Invoice Factoring Group

Many small and startup importing companies have been able to grow - often dramatically - by adopting the strategy of importing goods that are manufactured in China to sell them in the US or Canada. Basically, they receive a large purchase order from their US or Canadian client and then place a corresponding order with the Chinese supplier to manufacture those goods. However, few Chinese suppliers extend trade credit and will often demand to be paid with a letter of credit before production begins. Small import companies can run into problems because most banks will only issue a letter of credit if you can provide them with collateral - either cash or through a line of credit. If you don't have the collateral, you won't be able to get the letter of credit.

Letter of credit alternatives

One way to overcome this issue is to use supplier financing to cover the letter of credit. Basically, you can use your purchase order as collateral for financing. The finance company uses this as collateral and issues the letter of credit on your behalf. This enables you to buy the goods from your supplier and deliver them to your customer. The transaction concludes when your customer pays for the goods on their usual terms.

Does your order qualify?

To qualify for this type of funding, your purchase order must meet the following criteria:

  • It must have a minimum gross margin of 20%
  • It must be for finished goods only
  • Your foreign supplier must accept a letter of credit as payment
  • Your end customer must have good commercial credit
  • Your foreign supplier must have a good track record

Additionally, your receivables must be free of liens and your company must have a track record of delivering the products that you sell.

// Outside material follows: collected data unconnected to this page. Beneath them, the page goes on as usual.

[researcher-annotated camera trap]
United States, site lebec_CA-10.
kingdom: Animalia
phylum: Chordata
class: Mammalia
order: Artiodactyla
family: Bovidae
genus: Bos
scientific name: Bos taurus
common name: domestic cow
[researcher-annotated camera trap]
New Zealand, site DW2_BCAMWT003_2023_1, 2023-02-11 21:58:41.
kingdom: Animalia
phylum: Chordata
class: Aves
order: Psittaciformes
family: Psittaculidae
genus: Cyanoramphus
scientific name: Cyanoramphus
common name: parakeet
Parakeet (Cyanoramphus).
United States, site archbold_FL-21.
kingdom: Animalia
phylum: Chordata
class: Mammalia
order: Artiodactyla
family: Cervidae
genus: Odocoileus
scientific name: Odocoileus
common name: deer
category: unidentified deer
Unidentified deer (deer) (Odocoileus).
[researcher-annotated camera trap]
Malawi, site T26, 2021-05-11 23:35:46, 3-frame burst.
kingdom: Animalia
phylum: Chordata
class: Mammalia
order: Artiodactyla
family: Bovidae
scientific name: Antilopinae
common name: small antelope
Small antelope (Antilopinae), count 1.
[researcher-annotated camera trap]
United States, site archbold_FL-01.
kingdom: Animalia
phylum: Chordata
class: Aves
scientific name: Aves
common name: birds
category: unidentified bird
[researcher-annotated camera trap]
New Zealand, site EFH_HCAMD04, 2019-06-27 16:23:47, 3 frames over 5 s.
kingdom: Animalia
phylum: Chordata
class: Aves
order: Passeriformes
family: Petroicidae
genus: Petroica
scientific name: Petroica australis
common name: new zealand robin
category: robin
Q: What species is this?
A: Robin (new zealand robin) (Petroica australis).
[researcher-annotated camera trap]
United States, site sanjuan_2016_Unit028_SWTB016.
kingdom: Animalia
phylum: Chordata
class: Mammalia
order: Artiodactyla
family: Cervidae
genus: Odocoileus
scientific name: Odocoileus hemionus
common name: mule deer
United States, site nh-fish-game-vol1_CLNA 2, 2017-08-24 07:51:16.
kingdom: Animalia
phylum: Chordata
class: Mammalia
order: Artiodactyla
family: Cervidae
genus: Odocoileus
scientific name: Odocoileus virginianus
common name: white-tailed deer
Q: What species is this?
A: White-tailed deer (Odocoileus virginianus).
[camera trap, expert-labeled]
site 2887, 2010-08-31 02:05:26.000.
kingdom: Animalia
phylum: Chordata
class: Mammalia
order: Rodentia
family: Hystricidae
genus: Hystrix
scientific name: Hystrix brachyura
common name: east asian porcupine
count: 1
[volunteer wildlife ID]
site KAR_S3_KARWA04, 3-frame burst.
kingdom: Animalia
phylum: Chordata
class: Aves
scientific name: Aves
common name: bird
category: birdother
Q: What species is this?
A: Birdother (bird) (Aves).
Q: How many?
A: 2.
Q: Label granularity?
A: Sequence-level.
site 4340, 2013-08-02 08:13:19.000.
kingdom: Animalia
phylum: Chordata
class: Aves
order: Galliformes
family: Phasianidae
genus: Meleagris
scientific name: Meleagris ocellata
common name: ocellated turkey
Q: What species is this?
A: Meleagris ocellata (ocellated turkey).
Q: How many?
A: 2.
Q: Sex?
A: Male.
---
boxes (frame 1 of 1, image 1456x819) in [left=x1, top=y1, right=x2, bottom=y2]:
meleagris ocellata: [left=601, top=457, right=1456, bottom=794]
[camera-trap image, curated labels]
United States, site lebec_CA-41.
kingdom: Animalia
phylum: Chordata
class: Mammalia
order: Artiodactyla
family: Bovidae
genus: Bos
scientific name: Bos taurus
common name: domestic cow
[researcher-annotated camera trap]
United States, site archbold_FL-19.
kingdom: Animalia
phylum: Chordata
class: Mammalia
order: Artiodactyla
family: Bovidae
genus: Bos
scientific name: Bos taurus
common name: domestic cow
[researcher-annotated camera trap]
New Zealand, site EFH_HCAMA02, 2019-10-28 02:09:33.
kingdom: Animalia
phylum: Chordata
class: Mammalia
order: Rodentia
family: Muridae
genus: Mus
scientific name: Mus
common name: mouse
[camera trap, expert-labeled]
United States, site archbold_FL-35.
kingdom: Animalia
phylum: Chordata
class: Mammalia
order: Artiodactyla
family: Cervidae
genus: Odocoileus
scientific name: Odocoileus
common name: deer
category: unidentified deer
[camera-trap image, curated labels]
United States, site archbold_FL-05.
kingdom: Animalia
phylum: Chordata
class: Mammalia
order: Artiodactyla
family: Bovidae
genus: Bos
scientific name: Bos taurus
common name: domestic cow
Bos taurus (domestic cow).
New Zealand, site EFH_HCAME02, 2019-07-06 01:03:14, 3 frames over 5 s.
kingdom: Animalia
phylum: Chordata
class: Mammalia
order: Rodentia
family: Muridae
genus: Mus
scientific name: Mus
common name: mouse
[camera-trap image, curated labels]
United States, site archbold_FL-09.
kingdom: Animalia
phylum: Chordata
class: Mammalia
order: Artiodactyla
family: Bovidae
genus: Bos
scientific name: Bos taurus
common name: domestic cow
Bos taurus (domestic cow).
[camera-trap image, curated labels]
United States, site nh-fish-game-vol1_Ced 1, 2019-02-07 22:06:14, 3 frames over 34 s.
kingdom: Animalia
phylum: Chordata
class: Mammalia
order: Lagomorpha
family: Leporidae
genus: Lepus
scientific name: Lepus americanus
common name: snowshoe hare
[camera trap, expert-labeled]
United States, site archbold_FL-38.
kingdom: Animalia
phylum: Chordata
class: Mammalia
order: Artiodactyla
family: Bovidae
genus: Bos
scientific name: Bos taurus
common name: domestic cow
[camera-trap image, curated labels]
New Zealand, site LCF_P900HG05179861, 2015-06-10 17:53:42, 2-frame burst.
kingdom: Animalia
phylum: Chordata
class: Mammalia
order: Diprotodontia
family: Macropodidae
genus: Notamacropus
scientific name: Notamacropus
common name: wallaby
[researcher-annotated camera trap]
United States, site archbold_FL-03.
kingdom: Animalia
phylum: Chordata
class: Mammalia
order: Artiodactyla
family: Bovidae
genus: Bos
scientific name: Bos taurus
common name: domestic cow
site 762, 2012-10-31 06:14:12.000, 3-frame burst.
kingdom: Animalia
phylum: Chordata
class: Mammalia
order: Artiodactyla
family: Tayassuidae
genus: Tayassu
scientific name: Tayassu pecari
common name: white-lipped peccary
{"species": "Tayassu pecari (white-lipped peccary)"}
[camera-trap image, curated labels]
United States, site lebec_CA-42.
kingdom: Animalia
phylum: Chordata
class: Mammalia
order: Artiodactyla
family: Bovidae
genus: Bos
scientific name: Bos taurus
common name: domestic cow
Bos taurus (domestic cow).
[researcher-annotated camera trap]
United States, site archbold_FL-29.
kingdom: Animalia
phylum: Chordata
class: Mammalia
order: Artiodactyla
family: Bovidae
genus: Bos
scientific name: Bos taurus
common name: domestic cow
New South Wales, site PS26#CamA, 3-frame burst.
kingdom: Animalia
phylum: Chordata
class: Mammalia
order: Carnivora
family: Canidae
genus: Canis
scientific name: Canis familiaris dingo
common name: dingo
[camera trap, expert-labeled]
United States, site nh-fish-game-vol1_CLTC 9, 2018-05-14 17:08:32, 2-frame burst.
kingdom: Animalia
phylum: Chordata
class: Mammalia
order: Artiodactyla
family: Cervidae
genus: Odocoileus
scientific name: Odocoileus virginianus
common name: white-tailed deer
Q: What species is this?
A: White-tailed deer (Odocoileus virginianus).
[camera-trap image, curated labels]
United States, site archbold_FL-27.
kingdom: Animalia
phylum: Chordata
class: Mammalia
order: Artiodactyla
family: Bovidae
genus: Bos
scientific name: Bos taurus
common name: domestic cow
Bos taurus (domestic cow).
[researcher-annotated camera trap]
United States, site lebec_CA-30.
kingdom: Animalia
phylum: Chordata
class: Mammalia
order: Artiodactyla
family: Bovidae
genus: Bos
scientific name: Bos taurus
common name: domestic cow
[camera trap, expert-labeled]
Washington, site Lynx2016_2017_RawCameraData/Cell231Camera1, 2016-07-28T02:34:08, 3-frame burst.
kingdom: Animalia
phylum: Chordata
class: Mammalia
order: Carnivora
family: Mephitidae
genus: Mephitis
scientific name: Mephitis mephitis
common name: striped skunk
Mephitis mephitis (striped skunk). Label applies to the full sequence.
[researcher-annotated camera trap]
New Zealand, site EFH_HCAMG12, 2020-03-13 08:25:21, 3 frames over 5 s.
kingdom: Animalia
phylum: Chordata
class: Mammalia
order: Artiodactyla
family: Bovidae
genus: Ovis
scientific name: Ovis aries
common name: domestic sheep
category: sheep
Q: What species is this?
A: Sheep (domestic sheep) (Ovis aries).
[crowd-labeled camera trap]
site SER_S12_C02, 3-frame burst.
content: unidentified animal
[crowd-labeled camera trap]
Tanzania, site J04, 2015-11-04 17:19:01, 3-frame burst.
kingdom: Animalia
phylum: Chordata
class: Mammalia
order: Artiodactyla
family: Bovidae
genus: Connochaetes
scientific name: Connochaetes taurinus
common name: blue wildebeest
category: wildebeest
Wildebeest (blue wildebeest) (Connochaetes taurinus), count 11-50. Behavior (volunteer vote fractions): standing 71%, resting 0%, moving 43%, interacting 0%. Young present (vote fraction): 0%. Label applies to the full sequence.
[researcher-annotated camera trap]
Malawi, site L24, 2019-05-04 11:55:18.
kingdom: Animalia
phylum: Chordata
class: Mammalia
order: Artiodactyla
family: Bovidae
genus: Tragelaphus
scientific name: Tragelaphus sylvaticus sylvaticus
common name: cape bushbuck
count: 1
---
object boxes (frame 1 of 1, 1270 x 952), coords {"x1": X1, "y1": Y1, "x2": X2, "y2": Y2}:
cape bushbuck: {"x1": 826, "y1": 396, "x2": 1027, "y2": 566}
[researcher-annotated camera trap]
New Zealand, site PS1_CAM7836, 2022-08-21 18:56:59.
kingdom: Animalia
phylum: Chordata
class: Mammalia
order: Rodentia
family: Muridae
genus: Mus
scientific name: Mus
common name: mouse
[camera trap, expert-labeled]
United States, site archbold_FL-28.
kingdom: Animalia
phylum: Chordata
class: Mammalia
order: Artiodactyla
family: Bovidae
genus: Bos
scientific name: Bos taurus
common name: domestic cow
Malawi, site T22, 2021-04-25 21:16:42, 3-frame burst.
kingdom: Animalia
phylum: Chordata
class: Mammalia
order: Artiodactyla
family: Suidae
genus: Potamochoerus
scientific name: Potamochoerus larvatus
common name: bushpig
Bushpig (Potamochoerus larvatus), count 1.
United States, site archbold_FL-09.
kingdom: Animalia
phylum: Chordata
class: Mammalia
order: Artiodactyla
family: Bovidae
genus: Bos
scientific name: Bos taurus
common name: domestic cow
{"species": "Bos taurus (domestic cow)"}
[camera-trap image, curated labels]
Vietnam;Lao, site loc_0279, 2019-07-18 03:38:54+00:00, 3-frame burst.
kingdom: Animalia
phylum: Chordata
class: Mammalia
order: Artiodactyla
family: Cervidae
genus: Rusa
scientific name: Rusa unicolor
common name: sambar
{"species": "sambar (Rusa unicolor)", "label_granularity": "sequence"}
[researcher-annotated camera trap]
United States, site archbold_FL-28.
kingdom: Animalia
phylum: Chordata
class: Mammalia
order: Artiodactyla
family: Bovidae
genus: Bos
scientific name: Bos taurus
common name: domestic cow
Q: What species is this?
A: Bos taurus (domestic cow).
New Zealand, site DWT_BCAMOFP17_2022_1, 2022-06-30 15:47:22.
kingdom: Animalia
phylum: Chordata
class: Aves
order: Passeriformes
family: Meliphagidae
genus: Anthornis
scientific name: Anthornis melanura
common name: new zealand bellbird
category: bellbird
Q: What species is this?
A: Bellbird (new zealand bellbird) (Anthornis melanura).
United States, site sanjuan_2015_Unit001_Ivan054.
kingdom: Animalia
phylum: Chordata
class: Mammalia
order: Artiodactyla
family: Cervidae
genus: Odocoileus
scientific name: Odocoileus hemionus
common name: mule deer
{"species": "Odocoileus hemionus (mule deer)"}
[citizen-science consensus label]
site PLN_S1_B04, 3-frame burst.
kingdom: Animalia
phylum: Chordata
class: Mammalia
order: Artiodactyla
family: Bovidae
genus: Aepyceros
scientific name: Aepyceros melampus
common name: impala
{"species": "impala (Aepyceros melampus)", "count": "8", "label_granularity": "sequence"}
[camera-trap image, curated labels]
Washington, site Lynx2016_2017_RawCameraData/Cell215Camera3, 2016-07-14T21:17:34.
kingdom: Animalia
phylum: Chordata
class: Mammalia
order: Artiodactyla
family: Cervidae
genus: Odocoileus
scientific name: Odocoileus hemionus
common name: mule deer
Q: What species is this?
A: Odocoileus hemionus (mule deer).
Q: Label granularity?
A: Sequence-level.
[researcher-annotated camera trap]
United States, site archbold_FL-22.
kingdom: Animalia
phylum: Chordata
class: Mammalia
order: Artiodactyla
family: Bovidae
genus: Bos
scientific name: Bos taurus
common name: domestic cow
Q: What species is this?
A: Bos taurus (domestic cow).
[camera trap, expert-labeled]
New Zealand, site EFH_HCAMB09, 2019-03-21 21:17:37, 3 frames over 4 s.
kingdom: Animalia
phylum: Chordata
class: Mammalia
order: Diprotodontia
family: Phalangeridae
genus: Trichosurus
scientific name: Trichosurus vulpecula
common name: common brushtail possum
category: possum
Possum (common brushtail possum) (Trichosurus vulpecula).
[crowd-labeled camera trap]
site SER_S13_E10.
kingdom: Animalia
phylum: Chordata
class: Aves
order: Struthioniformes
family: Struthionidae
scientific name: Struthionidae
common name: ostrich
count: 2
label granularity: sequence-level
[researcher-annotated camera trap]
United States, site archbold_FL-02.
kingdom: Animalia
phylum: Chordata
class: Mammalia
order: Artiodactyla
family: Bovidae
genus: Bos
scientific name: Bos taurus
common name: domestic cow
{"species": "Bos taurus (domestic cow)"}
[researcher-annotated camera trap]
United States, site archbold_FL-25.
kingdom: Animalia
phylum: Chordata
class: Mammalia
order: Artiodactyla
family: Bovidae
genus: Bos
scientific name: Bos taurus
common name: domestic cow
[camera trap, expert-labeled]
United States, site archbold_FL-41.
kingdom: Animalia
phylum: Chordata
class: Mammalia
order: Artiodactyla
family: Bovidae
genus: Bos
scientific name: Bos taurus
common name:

However, this solution is available to startups and new companies that have a limited track record.

How is a transaction structured

Most purchase order finance transactions are structured by working with a finance company that issues the letter of credit on your behalf and settles when your client pays. The transactions often follow these steps:

  1. You receive an order from a credit worthy customer
  2. You place an order with your Chinese supplier
  3. The factoring finance company issues a letter of credit
  4. Your supplier manufactures the goods, sends them through inspection and ships them
  5. Your client pays 30 to 60 days after receiving the goods

There are two ways to settle the transaction. One way is to simply leave the transaction open until you end customer pays on their usual terms. However, you can often reduce the total cost of the transaction by also using a factoring line. You can factor the invoice as soon as the goods are delivered to your customer and then use those proceeds to close the po financing line. Factoring lines have a lower cost than conventional supplier financing lines, which results in lower total costs.

Third party inspections

One of the requirements that will be put in the letter of credit is to have a third party company inspect the goods to ensure that they comply with your specifications of quality and quantity of your PO. This helps ensure that the supplier delivers the goods that they were contracted to manufacture. There are a number of companies that can be used for this service and is fairly common in the industry.

Advantages and benefits

The most important advantage of financing purchase orders is that the line is flexible and has no high limit. The size of the line is determined by the size of your order, the credit quality of your end customer, the track record of your supplier and you ability to execute the order. Additionally, a key benefit of po funding is that the line can be setup relatively quickly, often in a week or two. This makes it an idea solution for importers who got an unexpected (or expected) large order and need financing to cover their supplier expenses.